Text block:
○ ○ ○ ○ ○ ○ ○
When treating trauma from infancy or from premature birth Scaer (2001) notes that infants “are especially susceptible to dissociate or freeze in the face of trauma” (p. 136). He further notes that “little if anything in the Post Traumatic Stress Disorder (PTSD) literature addresses the terrible trauma to which premature infants are exposed, or the long-term behavioural and emotional sequelae of that trauma” (p. 152).

I’m so excited and relieved when I read articles like this.

Of course we all know that it’s more than my prematurity that caused everything, but that was the beginning that started a chain of events, a spiral that is Complex PTSD.

new beginnings

How to begin to find words to express this part of my journey to myself? How to give words form and explain how it is to start to feel connected with your own life and spirit, and see connections thread through, right from the very beginning?

I was first consciously depressed when I was 5 years old. Lost. Shadow child. Drifting through life. Unable to stop my father frightening me. Unable to stop the bad nights. Unable to make the children at school like me.

It puts a whole new perspective on the adult self that holds this wounded child in her psyche. Compassion. Yes, I have a disability. Life long depression, complicated by trauma and abuse. I have difficulty in forming and maintaining relationships - I withdraw and isolate myself, find it hard to trust people, find it hard to trust myself. My relating is… fractured, for want of a better word.
○ ○ ○ ○ ○ ○ ○
Recorded data:
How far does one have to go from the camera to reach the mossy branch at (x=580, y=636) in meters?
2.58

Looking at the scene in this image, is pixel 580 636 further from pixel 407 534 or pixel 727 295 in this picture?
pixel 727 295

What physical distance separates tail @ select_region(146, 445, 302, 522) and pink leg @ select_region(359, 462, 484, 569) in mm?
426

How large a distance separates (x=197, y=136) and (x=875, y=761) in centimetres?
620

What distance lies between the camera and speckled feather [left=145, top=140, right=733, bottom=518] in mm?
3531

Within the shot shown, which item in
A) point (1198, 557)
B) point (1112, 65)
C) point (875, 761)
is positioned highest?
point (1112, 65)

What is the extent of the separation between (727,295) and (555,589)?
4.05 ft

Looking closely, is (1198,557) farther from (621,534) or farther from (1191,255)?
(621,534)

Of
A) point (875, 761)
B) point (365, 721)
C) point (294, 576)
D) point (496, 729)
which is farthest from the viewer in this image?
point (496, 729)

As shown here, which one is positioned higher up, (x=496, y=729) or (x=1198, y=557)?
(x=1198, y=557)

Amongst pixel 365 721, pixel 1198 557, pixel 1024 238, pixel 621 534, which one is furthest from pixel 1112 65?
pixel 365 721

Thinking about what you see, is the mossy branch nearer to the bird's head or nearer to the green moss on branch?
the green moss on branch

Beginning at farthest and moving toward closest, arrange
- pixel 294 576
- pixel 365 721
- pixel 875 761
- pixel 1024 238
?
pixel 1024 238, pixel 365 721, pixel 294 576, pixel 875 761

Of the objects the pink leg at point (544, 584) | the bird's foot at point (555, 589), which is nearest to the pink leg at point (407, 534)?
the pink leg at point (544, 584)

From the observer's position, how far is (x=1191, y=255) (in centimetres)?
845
○ ○ ○ ○ ○ ○ ○
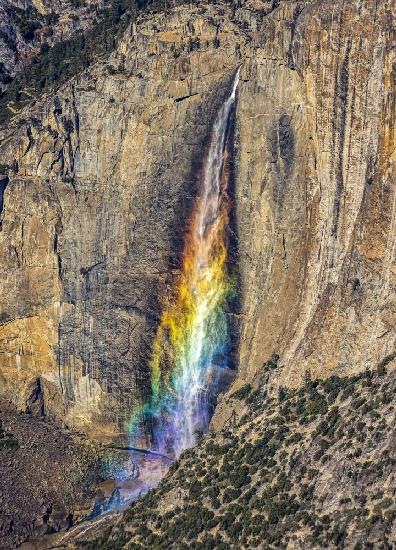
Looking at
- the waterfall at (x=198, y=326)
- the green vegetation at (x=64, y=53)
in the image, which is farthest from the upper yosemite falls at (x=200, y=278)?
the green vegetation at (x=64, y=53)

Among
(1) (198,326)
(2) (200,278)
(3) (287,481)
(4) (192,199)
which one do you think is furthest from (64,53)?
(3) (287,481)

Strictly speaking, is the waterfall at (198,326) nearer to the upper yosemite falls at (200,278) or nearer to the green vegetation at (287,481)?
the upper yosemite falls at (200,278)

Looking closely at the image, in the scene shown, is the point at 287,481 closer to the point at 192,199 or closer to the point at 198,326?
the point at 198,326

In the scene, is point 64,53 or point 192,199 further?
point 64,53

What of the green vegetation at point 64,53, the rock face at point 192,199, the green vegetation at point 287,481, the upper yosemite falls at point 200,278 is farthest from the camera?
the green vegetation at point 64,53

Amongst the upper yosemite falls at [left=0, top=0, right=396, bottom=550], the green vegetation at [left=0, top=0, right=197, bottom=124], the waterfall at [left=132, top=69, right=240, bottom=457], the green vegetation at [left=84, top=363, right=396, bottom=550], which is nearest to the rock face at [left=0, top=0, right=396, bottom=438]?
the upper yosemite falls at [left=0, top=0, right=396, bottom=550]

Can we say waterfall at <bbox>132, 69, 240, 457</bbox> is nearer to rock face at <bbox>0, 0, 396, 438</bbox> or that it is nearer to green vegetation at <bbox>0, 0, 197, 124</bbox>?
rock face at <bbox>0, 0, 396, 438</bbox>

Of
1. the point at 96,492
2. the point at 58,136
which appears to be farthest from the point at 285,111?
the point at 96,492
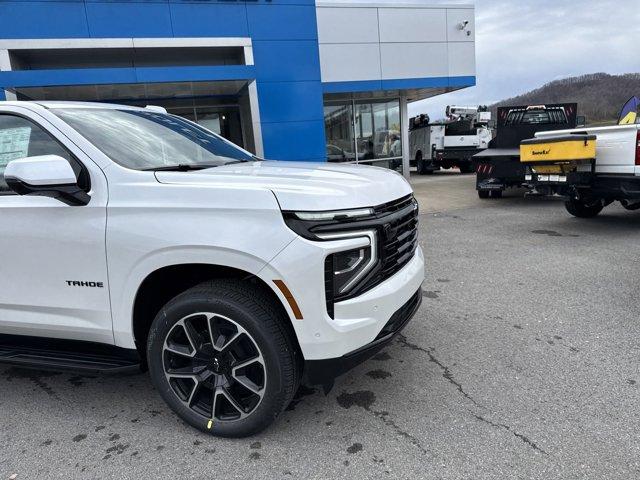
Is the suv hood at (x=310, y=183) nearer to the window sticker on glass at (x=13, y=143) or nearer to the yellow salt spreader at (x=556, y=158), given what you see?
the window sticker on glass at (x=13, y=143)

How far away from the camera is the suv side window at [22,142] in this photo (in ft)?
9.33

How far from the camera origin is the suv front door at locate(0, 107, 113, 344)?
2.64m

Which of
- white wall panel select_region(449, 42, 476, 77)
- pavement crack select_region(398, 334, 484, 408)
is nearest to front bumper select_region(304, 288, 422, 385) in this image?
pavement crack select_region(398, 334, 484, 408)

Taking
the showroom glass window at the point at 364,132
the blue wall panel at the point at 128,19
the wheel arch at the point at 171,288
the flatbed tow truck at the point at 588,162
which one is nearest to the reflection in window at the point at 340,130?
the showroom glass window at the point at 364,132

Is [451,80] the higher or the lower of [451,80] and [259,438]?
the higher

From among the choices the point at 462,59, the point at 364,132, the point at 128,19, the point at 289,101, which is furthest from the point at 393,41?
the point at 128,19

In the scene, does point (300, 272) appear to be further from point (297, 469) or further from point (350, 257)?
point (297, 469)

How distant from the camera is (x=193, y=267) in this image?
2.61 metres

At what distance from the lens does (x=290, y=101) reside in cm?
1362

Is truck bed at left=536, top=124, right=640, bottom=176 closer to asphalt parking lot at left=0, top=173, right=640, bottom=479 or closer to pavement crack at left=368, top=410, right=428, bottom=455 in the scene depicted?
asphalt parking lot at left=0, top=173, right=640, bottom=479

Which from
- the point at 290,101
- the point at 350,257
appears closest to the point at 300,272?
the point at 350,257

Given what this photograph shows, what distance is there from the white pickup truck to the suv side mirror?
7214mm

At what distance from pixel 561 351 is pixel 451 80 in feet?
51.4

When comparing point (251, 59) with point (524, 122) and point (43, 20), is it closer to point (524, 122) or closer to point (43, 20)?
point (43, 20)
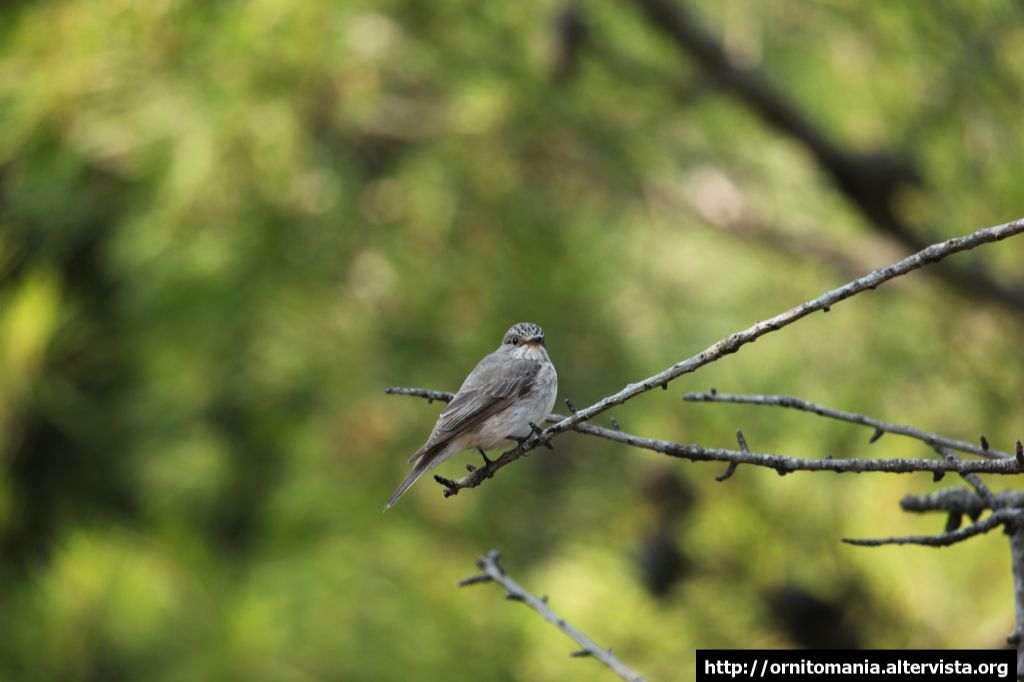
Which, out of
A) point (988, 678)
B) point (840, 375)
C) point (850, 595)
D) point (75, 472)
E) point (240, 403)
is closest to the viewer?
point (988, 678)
○ ○ ○ ○ ○ ○ ○
Instructions to follow:
From the text about premature birth and trauma, copy the stretch from "new beginnings" through "a better word.".

Response below:
new beginnings

How to begin to find words to express this part of my journey to myself? How to give words form and explain how it is to start to feel connected with your own life and spirit, and see connections thread through, right from the very beginning?

I was first consciously depressed when I was 5 years old. Lost. Shadow child. Drifting through life. Unable to stop my father frightening me. Unable to stop the bad nights. Unable to make the children at school like me.

It puts a whole new perspective on the adult self that holds this wounded child in her psyche. Compassion. Yes, I have a disability. Life long depression, complicated by trauma and abuse. I have difficulty in forming and maintaining relationships - I withdraw and isolate myself, find it hard to trust people, find it hard to trust myself. My relating is… fractured, for want of a better word.